> _Source records_:
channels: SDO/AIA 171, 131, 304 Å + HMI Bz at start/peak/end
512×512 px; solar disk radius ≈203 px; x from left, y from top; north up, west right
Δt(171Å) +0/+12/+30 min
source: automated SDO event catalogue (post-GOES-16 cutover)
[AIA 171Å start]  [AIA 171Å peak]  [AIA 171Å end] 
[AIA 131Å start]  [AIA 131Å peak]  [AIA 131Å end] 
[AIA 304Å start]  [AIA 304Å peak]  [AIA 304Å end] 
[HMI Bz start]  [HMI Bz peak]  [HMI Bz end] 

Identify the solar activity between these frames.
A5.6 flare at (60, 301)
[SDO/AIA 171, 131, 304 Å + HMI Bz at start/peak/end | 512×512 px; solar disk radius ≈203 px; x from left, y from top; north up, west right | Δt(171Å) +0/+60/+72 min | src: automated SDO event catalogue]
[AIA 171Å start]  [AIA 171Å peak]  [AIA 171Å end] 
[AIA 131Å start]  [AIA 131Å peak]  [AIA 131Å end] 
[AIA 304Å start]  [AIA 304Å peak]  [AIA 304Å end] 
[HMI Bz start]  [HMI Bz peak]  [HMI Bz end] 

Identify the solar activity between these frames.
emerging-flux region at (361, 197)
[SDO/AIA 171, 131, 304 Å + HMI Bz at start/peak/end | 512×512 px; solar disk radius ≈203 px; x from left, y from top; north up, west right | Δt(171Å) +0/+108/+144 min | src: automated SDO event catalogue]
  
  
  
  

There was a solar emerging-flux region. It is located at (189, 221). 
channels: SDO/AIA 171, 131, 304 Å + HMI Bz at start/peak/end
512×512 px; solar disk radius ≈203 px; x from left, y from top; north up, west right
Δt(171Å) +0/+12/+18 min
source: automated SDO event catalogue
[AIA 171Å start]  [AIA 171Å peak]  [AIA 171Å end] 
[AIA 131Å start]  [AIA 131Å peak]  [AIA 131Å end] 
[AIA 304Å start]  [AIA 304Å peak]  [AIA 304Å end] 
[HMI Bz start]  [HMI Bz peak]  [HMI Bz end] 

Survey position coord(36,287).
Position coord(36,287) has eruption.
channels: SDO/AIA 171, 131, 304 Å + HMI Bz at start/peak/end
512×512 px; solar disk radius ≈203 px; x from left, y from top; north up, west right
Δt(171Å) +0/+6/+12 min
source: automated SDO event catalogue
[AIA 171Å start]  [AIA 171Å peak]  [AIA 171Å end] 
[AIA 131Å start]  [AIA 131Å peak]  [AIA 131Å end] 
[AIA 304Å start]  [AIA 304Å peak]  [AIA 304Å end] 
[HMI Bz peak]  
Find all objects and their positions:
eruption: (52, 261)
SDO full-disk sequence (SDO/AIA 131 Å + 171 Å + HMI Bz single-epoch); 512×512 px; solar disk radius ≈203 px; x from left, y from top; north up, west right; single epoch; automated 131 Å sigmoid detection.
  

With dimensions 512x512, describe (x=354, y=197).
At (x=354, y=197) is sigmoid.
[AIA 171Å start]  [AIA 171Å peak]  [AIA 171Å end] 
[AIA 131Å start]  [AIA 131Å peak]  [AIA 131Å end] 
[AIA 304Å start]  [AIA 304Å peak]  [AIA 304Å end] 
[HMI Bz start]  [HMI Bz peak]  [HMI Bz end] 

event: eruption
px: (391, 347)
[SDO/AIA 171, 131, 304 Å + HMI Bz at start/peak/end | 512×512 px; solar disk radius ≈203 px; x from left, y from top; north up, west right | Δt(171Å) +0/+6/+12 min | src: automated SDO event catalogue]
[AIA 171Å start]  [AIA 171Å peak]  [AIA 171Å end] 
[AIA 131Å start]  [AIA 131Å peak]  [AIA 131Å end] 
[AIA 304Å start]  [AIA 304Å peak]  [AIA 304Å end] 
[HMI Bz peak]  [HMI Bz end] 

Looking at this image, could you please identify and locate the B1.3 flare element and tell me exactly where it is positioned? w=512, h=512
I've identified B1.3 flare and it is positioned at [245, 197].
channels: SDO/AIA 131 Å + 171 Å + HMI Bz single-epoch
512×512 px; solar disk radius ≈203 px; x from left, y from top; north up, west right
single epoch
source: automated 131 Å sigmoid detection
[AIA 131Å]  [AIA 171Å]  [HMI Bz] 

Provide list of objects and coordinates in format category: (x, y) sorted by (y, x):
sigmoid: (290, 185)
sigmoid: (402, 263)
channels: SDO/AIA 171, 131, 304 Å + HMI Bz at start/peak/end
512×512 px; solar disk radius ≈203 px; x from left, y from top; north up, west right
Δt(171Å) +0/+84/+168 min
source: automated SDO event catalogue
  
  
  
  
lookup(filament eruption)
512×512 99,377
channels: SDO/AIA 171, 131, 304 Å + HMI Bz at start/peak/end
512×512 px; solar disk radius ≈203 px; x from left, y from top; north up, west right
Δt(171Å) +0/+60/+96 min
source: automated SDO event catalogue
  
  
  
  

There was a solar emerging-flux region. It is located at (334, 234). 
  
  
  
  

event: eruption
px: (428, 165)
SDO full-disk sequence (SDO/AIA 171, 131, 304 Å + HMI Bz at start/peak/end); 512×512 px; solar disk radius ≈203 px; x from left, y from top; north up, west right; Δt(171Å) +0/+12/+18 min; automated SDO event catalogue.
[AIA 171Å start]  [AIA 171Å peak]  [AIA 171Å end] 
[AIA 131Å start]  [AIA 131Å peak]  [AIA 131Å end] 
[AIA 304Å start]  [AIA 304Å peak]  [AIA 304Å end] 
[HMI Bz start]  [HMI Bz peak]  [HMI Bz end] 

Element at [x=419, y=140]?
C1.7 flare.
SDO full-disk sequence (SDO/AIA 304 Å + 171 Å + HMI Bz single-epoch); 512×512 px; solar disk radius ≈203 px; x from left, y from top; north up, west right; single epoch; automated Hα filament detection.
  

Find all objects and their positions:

> _Exercise directions_:
The first line of the records and every line down to the line with "A5.6 flare at (60, 301)" must be quoted exactly; leave out all else.

> _Written response_:
channels: SDO/AIA 171, 131, 304 Å + HMI Bz at start/peak/end
512×512 px; solar disk radius ≈203 px; x from left, y from top; north up, west right
Δt(171Å) +0/+12/+30 min
source: automated SDO event catalogue (post-GOES-16 cutover)
[AIA 171Å start]  [AIA 171Å peak]  [AIA 171Å end] 
[AIA 131Å start]  [AIA 131Å peak]  [AIA 131Å end] 
[AIA 304Å start]  [AIA 304Å peak]  [AIA 304Å end] 
[HMI Bz start]  [HMI Bz peak]  [HMI Bz end] 

Identify the solar activity between these frames.
A5.6 flare at (60, 301)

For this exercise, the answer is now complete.